In his unsuccessful attempt to win his party's nomination for president, Rudy Giuliani said in a campaign advertisement: "I had prostate cancer, 5, 6 years ago. My chance of surviving prostate cancer -- and thank God, I was cured of it -- in the United States? Eighty-two percent. My chance of surviving prostate cancer in England? Only 44 percent under socialized medicine."

That is flat out wrong, according to the researchers. "Giuliani's numbers are meaningless for making comparisons across groups of people that differ dramatically in how the diagnosis is made," the report states.
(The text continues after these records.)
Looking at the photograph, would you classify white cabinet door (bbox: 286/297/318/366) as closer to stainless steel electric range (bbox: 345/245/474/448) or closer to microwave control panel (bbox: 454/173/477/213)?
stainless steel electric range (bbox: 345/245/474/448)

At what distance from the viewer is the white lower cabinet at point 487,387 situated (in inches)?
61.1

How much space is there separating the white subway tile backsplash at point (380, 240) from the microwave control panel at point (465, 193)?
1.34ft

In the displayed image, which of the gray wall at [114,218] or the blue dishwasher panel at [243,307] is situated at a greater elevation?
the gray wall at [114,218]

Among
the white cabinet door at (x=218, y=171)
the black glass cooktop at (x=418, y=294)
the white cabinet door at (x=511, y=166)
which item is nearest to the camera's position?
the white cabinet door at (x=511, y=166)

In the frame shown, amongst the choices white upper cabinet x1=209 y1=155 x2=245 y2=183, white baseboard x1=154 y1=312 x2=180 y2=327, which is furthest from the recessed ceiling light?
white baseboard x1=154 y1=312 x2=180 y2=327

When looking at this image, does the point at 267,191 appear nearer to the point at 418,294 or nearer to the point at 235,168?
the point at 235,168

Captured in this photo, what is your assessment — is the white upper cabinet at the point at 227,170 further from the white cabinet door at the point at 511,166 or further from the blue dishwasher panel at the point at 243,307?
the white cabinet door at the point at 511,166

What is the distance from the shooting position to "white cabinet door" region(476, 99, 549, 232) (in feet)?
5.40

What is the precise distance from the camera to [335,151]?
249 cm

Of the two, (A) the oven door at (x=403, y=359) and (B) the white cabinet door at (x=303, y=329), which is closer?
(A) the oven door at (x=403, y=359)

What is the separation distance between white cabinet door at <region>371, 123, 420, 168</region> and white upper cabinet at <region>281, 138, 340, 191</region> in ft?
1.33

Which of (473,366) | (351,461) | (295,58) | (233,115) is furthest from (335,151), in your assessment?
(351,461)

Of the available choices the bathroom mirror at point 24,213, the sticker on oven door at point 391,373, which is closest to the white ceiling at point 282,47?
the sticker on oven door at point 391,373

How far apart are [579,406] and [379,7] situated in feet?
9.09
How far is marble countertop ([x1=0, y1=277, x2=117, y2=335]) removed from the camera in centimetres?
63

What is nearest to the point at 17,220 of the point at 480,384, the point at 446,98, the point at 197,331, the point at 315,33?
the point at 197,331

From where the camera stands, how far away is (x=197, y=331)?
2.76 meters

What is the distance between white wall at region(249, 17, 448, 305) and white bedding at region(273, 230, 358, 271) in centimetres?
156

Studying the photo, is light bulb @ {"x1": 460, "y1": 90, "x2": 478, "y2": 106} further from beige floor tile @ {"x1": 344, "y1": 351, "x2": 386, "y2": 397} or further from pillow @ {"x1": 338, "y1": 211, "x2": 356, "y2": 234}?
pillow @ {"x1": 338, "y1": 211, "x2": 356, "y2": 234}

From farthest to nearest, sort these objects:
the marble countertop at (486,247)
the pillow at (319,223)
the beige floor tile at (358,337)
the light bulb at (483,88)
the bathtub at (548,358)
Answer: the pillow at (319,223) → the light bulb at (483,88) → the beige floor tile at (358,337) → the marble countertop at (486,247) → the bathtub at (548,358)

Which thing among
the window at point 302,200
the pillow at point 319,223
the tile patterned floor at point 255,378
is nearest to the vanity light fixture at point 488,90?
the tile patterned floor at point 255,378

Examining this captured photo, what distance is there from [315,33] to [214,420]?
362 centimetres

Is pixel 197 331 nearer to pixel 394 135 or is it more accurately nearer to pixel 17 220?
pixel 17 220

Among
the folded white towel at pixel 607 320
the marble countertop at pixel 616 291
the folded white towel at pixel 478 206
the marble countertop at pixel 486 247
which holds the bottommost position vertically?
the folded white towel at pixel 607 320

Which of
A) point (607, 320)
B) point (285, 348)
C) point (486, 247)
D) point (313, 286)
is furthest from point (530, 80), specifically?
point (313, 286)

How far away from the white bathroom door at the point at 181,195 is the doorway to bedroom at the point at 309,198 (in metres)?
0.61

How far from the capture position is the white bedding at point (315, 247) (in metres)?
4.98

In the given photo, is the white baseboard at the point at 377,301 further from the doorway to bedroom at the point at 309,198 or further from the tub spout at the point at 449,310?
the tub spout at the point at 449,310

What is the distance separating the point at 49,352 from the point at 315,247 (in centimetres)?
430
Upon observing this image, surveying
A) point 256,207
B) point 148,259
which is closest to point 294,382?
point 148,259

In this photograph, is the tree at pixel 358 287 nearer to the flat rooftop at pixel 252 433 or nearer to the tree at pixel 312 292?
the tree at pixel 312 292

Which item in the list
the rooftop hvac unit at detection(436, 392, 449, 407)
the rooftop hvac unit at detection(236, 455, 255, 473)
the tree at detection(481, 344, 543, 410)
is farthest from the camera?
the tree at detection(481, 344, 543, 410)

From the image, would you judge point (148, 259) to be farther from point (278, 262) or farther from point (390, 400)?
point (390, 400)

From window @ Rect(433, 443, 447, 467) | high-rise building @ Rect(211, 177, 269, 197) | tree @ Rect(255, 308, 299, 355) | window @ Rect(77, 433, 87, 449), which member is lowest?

Giuliani's claim that men are nearly twice as likely to survive in the United States as in England is based on a five-year survival rate after detection. In a 2000 study, 49 British men per 100,000 were diagnosed with prostate cancer, of which 28 died within five years, about 44 percent. But screening for prostate cancer is different in England than in the United States. This country relies heavily on a prostate-specific antigens (PSA) test, which can sometimes detect cancer earlier. But the test is not widely used in England. Thus, the detection, and the five-year survival rate, spans a different time in the lives of patients in the two countries.

To illustrate the point, the report turns to a hypothetical situation:

"Imagine a group of prostate cancer patients currently diagnosed at age 67, all of whom die at age 70. Each survived only three years, so the five-year survival of this group is 0 percent. Now imagine that the same group is diagnosed with prostate cancer by PSA tests earlier, at age 60, but they all still die at age 70."

If the patients in the second group lived to the age of 65, their five-year survival rate would be 100 percent, although they all died by age 70.

"Even though the survival rate has changed dramatically, nothing has changed about the time of death," the report notes.

"Are American men half as likely to die from prostate cancer as British men are?" the study continues. "The answer is no; the risk is about the same: About 26 prostate cancer deaths per 100,000 American men versus 27 per 100,000 in Britain."

Not to worry, the doctor always knows best, right? Not necessarily, according to the report.

In several studies, physicians were asked if they really understood what the widely known 25 percent risk reduction by mammography screening really means. If 1,000 women are tested, how many fewer will die of breast cancer?

The answers were all over the map, ranging from one out of 1,000 to 750 out of 1,000. Fortunately, most gave the correct answer, the researchers say, which is one. One more survivor will be added to the list, and that's 25 percent of the total number of survivors. But even after the answer was revealed, one physician insisted it should be 250.